The story: after first installation of Ubuntu 20.04 (and after update kernel to 5.11.0-38-generic) NIC work but Wi-Fi not (bloutooth was ok). After some search I have to remove file iwlwifi-ty-a0-gf-a0.pnvm and all was ok, except a problem which forced me to replace the motherboard.
After motehrboard replacement SBAM! NIC didn't work anymore: problem was
e1000e 0000:00:1f.6: The NVM Checksum Is Not Valid
e1000e: probe of 0000:00:1f.6 failed with error -5
Then, after upgrade on kernel 5.11.0-41-generic, I installed related dkms fix https://github.com/koljah-de/e1000e-dkms-debian/releases and after reboot NIC has returned to work.
Here the problem: not all system reboot now happen successfully: sometimes system doesn't boot (with errore BUG: soft lockup - CPU#1 stuck for 23s!) or start very slow. If force restart during this time instead (hold power button for 10 seconds), all go on and Ubuntu start as a usual, with NIC working as expected.
Note that every time I access the bios and exit, the next reboot failed, ALWAYS! This behavior does not allow to start an iso because the Ubuntu ISOs do not start for the same problem (not allowing me to test if the NIC works with a different version of Ubuntu).
At the moment, as suggested by xerotope, I am forced to disable NIC in the BIOS and work only with Wi-Fi module.
Now some questions:
Thanks in advance!
@pindi , here's my current configuration steps:
* Use the Ubuntu OEM kernel packages. This is what the Dell ISO includes, but you can also install it just through apt-get. I'm using linux-oem-20.04c which is based on the 5.13 kernel line.
* Additional Dell OEM packages include oem-somerville-meta and oem-somerville-factory-meta
Now, the OEM kernels include the fix referenced in launchpad. However, if your NVM checksum is already bad, it will still return the error message when trying to load the e1000e module. As far as I can tell, this problem is caused either by a bad version of the driver trying to write the checksum in some kernels or a factory error programming the NIC.
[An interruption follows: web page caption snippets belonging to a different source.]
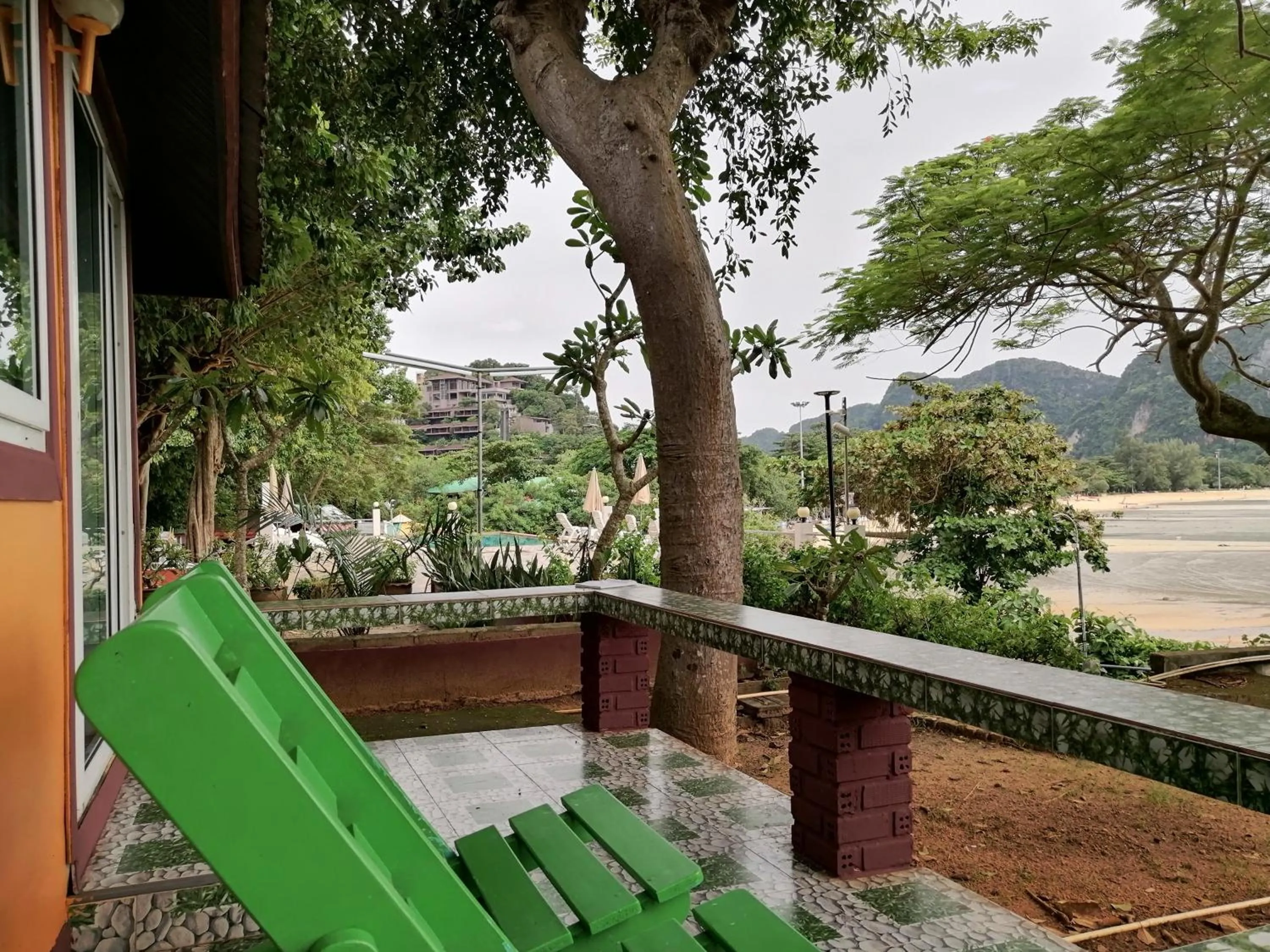 Phi Phi View Point Resort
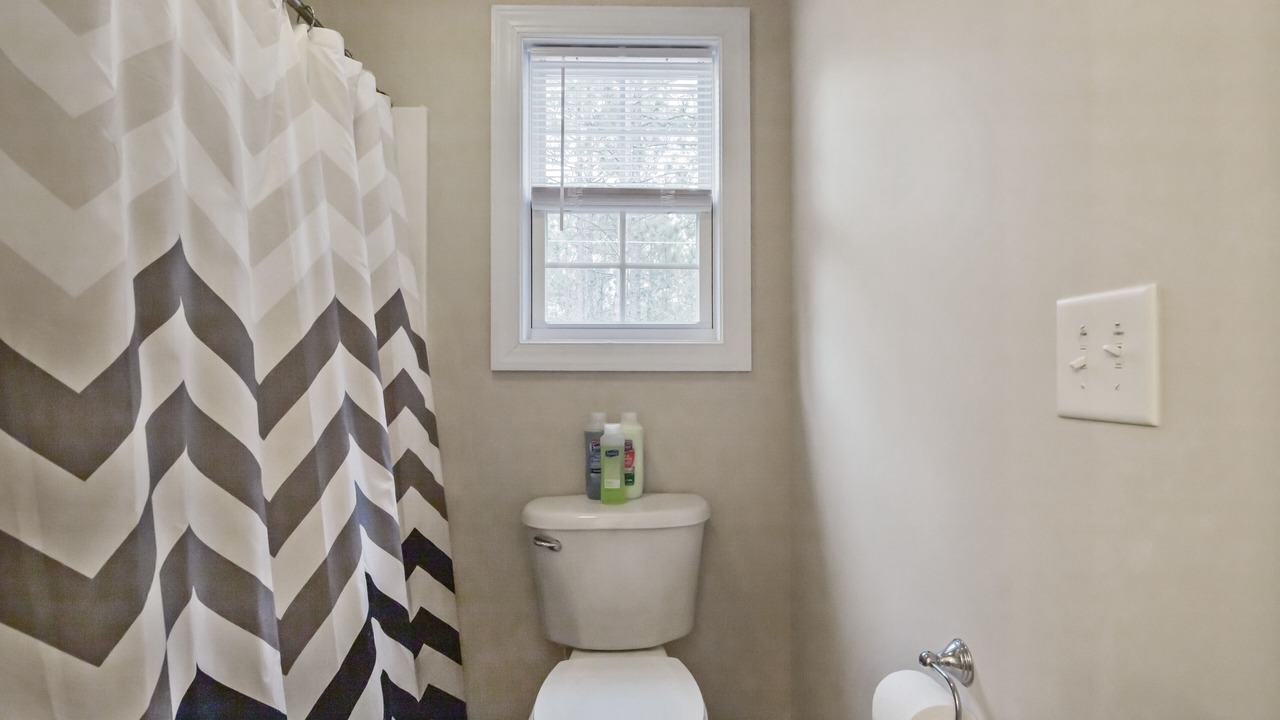 Photo of Bathroom in Pinehurst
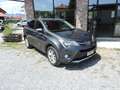 Toyota RAV 4 2013 Rav4 2.2 d-cat Lounge  4wd 150cv auto Gris - thumbnail 1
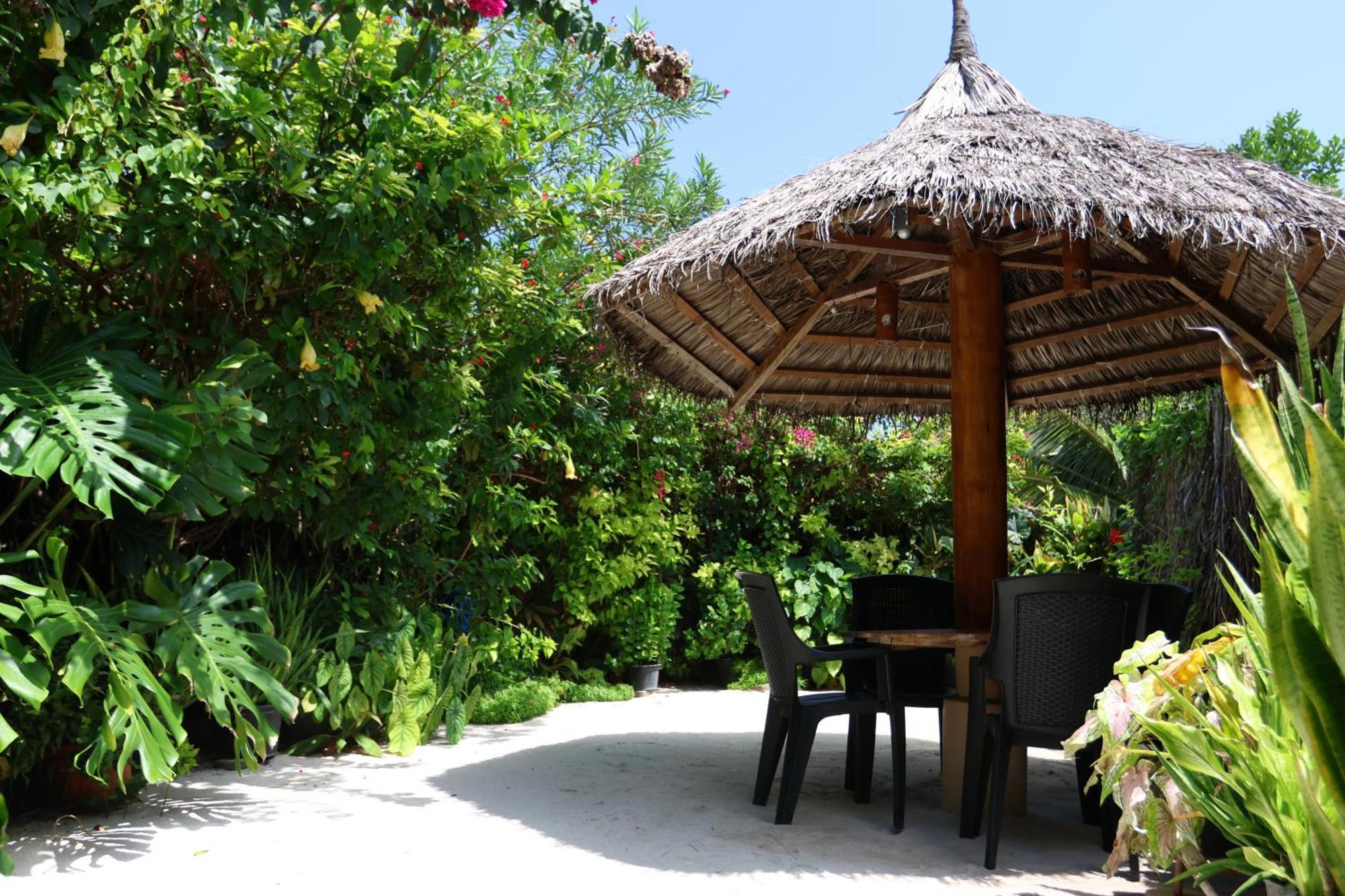 Hanifaru Transit Inn Dharavandhoo Dış mekan fotoğraf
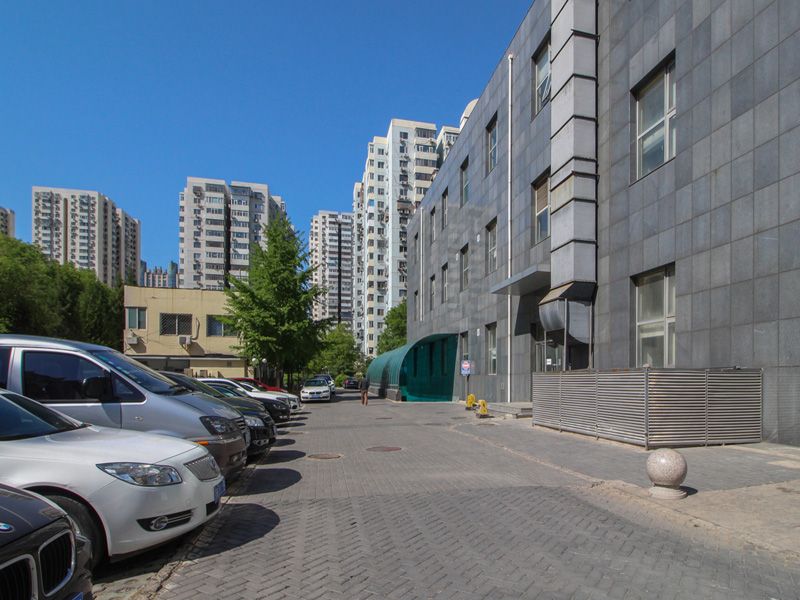 博泰国际 - Beijing property leasing for expats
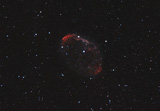 Crescentnebel (NGC6888)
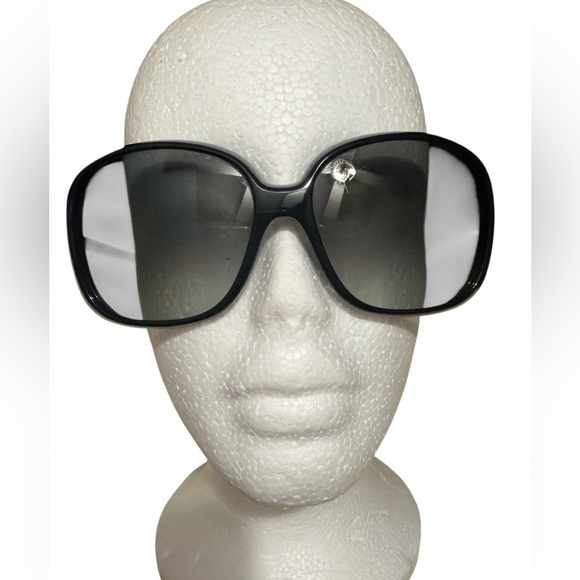Burberry 4068 Black Woman’s Sunglasses. main image 7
My current workaround is to manually patch the driver kernel module using the patches from the original kernel bug report https://bugzilla.kernel.org/show_bug.cgi?id=213667 . To keep it up to date, I made a DKMS script to re-build it. However, I hacked together this process so don't currently have any step-by-step instructions.
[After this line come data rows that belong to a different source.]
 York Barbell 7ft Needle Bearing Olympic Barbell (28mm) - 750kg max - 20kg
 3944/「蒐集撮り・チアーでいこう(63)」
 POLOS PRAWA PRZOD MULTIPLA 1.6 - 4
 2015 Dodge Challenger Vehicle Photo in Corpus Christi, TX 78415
If I get it fully automated I'll try and get a gist or something on Github and link it here. Good luck!
Hi @xerotope
if I understand correctly, the bugfix released into these kernel versions is for resolve the stuck problem during OS boot, not for bypassing "The NVM Checksum Is Not Valid" error, right?
And for some reason, my old motherboard probably had a nic module with correct checksum, while the current one does not.
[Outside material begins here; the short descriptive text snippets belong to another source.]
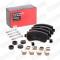 STARK RECAMBIOS SKBP0011951 - BRAKE PAD SET, DISC BRAKE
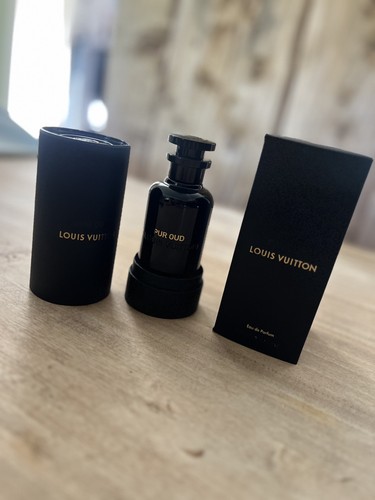 Louis vuitton pur - vuitton, oud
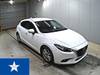MAZDA AXELA SPORTS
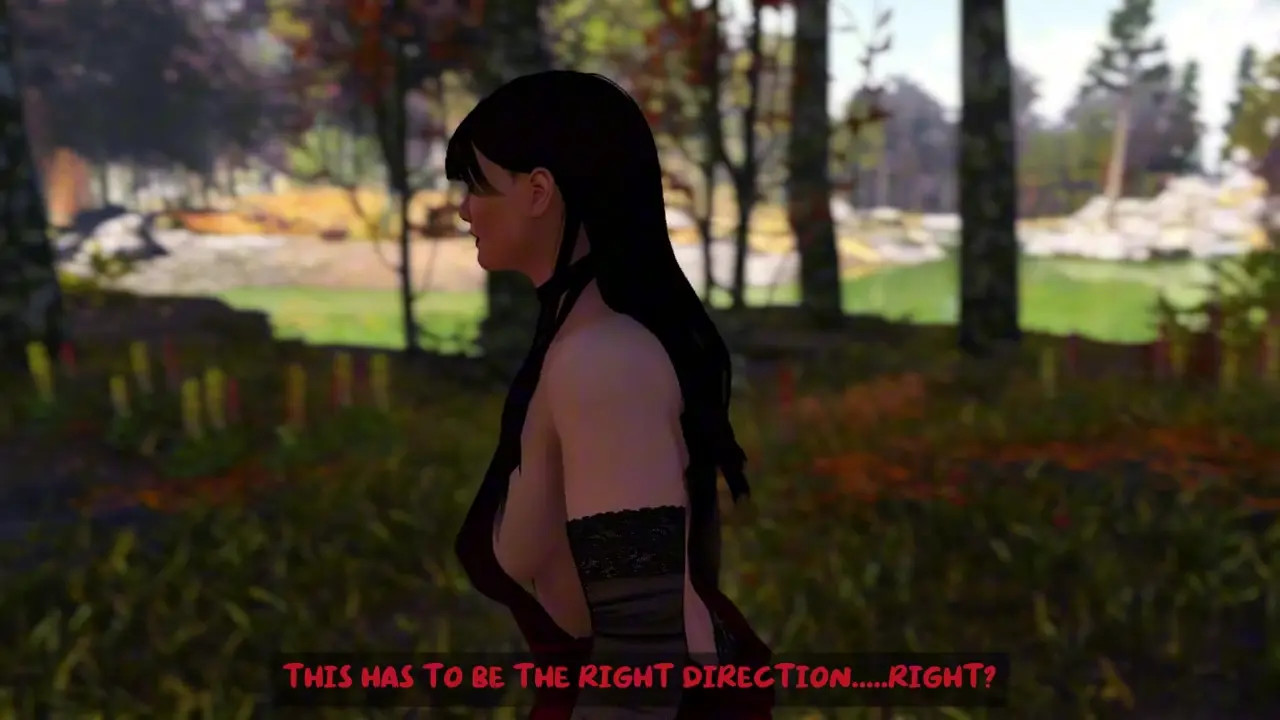 Captured - Preview Skyrim4Ever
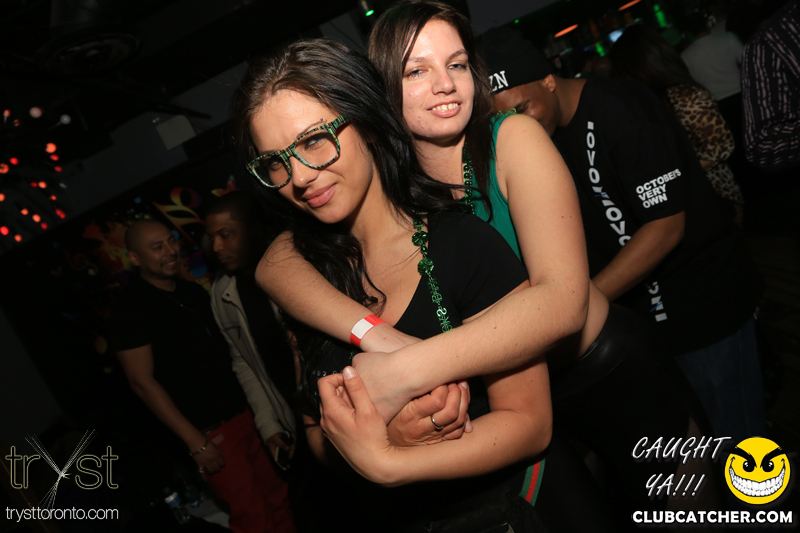 Tryst nightclub photo 146 - March 15th, 2014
But is it possible in your opinion that a complete fix for this problem will be released soon?
Unfortunately it does not even seem possible to act on the checksum with ethtool or bootutil64e (because write is probably blocked --> "Unable to write default configuration to EEPROM").
Yeah, the bugfix just stops it from hard locking, but the checksum is still checked and the module won't load.
I'm not sure about a timetable for a fix. My company's IT team has been in contact with Dell and it's been elevated to some higher level Linux engineering team and confirmed. But no path on a fix (other than USB-C ethernet dongles, yuck)
I also tried the ethtool/bootutil route, and it seems the consensus is the EEPROM is read-only, even if write protection is disabled in the module parameters.
So for now, patching the kernel module to bypass the checksum check entirely is my workaround.